If Dctdict.has_key (Sub.encode (encoding)):

List.append (Sub.encode (encoding))

index = Index-i

Break

Else

If not sub.encode (encoding) = = "":

List.append (Sub.encode (encoding))

index = Index-i

Break

List.reverse ()

Return "". Join (list)

‘‘‘

The less the dictionary word, the single dictionary word, the total number of words the better

‘‘‘

def segmenter (Sent):

MM = maximunmathching (Sent). Strip ()

RMM = reversemaximunmathching (Sent). Strip ()

if mm = = RMM:

return mm

Else

return Bmmresult (mm, RMM)

‘‘‘

The less the dictionary word, the single dictionary word, the total number of words the better

‘‘‘

def bmmresult (mm, RMM):

#print mm

#print RMM

Global Dctdict

Mmlist = Mm.split ("")

Rmmlist = Rmm.split ("")

oovnum_mm = 0

OOVNUM_RMM = 0

signum_mm = 0

SIGNUM_RMM = 0

totnum_mm = Len (mmlist)

TOTNUM_RMM = Len (rmmlist)

For word in mmlist:

If not Dctdict.has_key (word):

OOVNUM_MM + = 1

If Len (Word.decode (encoding)) = = 1:

SIGNUM_MM + = 1

For word in rmmlist:

If not Dctdict.has_key (word):

OOVNUM_RMM + = 1

If Len (Word.decode (encoding)) = = 1:

SIGNUM_RMM + = 1

Mmwmix = 0

Rmmnwmix = 0

If oovnum_mm > OOVNUM_RMM:

Rmmnwmix + = 1

Elif oovnum_mm < oovnum_rmm:

Mmwmix + = 1

If signum_mm > SIGNUM_RMM:

Rmmnwmix + = 1

Elif signum_mm < signum_rmm:

Mmwmix + = 1

If totnum_mm > TOTNUM_RMM:

Rmmnwmix + = 1

Elif totnum_mm < totnum_rmm:

Mmwmix + = 1

#print oovnum_mm, signum_mm, totnum_mm

#print oovnum_rmm, SIGNUM_RMM, TOTNUM_RMM

If Mmwmix < mmwmix:

return mm

Else

Return RMM

def handlefile (input, Output):

inputobj = open (Input)

outputobj = open (Output, "w")

index = 0

For line in Inputobj:

Index + = 1

If index% 100000 = = 0:

Print str (index) + "\ r"

line = Line.strip (). Lower ()

SEG = Segmenter (line)

Outputobj.write (Seg.strip () + "\ n")

Inputobj.close ()

Outputobj.close ()

if __name__ = = ' __main__ ':

If Len (sys.argv)! = 4:

Print "Usage%s dict[in] infile[in] outfile[out]."%sys.argv[0 "

Sys.exit (-1)

DCT = sys.argv[1]

input = sys.argv[2]

Output = Sys.argv[3]

INITDCT (DCT)

#sent = "Chien The People's Republic of China was established in 1949"

#print Segmenter (Sent)

Handlefile (input, Output)

Two-way maximal matching segmentation algorithm

Related Article

Contact Us

The content source of this page is from Internet, which doesn't represent Alibaba Cloud's opinion; products and services mentioned on that page don't have any relationship with Alibaba Cloud. If the content of the page makes you feel confusing, please write us an email, we will handle the problem within 5 days after receiving your email.

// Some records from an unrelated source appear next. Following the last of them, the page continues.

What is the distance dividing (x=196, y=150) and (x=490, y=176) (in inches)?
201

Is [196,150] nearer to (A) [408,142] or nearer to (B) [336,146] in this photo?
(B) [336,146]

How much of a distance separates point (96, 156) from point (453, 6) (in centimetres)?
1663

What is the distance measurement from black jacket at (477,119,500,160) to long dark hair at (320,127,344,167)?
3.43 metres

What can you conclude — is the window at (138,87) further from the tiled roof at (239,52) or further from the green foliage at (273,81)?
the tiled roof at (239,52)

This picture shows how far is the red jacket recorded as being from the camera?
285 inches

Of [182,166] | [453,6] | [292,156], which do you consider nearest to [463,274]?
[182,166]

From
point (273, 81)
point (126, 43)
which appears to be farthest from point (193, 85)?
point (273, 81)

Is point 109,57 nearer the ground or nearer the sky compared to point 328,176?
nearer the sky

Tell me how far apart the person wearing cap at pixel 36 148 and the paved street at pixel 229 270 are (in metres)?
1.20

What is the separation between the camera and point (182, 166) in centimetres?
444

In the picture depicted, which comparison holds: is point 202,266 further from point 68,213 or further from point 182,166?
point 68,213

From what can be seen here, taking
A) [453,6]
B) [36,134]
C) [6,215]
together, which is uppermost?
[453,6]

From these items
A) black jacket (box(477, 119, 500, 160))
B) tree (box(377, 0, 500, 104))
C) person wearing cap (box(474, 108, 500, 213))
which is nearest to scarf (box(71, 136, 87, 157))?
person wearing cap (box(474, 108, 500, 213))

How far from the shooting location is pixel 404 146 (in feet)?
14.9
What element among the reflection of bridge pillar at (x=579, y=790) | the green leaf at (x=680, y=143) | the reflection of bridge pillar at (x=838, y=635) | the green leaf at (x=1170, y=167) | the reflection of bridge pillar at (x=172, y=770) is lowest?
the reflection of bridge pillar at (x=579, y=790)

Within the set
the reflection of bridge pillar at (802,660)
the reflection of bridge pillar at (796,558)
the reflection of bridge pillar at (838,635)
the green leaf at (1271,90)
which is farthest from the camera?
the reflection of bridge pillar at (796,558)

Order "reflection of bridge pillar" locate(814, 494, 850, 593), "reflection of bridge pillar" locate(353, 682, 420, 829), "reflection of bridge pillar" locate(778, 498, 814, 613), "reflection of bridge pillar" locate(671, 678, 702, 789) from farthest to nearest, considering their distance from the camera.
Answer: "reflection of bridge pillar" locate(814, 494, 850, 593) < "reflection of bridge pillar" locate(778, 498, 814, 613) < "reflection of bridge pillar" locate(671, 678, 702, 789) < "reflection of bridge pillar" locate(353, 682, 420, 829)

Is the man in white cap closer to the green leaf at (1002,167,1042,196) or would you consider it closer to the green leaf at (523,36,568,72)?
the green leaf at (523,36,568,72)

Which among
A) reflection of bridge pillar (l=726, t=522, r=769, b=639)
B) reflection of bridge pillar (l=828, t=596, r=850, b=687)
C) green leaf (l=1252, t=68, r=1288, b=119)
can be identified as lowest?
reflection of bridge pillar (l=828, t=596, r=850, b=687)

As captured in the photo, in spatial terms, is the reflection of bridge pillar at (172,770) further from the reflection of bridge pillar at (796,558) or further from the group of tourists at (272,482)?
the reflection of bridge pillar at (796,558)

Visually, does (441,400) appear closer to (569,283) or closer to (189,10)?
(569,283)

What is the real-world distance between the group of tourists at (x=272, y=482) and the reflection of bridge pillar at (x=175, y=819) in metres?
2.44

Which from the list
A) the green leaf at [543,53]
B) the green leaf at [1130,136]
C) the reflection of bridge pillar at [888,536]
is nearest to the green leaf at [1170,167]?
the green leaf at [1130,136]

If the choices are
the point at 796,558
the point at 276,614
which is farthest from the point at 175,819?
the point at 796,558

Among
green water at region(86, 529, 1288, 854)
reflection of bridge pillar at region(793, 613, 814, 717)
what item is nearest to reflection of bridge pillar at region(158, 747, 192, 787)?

If you find any instances of plagiarism from the community, please send an email to: info-contact@alibabacloud.com and provide relevant evidence. A staff member will contact you within 5 working days.

A Free Trial That Lets You Build Big!

Start building with 50+ products and up to 12 months usage for Elastic Compute Service

  • Sales Support

    1 on 1 presale consultation

  • After-Sales Support

    24/7 Technical Support 6 Free Tickets per Quarter Faster Response

  • Alibaba Cloud offers highly flexible support services tailored to meet your exact needs.